Denny JA jelas menulis dengan gaya seorang penyair yang merangkap sebagai konsultan politik, dua hal yang memang melekat pada hidupnya. Ia meromantisasi energi dengan kekuatan penyair. Baginya, energi adalah ‘darah bangsa’, ‘detak jantung peradaban’, dan barang siapa yang menguasainya, ‘menggenggam denyut peradaban’. Tetapi, ia juga konsultan politik luar biasa andal, sehingga pesan-pesannya itu tidak bisa dikatakan datang dari ruang hampa kekuasaan.
Inti dari tesisnya adalah sebuah seruan kebangsaan: Kemandirian Energi. Ia melihat tragedi Sri Lanka, yang runtuh tanpa energi, dan Venezuela, yang hancur oleh ‘kutukan sumber daya’, sebagai peringatan keras. Solusinya, bagi Denny JA, adalah sebuah misi yang ia sendiri sebut ‘Mission Impossible’: Misi luar biasa berat untuk mengembalikan produksi minyak Indonesia ke 1 juta barel per hari pada tahun 2029.
Bagi saya, di sinilah letak jantung persoalan buku ini.

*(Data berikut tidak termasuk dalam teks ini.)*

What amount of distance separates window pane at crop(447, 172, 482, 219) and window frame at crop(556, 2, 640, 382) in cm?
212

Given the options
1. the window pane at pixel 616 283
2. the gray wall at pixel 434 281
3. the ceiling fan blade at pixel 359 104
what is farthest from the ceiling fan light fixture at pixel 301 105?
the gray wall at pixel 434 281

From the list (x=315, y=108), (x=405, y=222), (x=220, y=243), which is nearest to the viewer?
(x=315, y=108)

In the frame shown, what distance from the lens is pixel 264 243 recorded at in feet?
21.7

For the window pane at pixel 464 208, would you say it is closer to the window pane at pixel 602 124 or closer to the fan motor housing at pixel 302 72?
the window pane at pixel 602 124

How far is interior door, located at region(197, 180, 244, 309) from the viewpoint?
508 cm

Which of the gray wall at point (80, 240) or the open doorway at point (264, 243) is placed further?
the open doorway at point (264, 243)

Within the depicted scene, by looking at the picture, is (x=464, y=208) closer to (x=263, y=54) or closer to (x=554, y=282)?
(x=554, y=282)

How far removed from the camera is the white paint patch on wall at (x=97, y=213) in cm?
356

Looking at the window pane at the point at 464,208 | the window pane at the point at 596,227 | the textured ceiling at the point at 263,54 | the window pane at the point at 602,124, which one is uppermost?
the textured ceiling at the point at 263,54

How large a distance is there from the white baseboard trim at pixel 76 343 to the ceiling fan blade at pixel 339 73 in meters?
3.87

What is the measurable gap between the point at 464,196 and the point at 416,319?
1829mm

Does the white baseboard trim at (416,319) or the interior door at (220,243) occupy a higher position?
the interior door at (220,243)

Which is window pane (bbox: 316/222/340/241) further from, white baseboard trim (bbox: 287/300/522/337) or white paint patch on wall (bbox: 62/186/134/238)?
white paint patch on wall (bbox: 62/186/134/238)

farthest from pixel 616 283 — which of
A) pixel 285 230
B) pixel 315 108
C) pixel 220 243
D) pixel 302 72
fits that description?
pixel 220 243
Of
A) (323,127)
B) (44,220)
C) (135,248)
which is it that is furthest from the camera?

Ia adalah sebuah dokumen yang secara brilian mendiagnosis penyakit dunia, termasuk kita yang berada di Indonesia, pada abad ke-20 lampau. Namun, dengan keras kepala menawarkan resep dari abad yang sama, bukan melihatnya dari persoalan dan solusi yang lebih masuk akal bagi abad ke-21 di mana kita semua hidup sekarang.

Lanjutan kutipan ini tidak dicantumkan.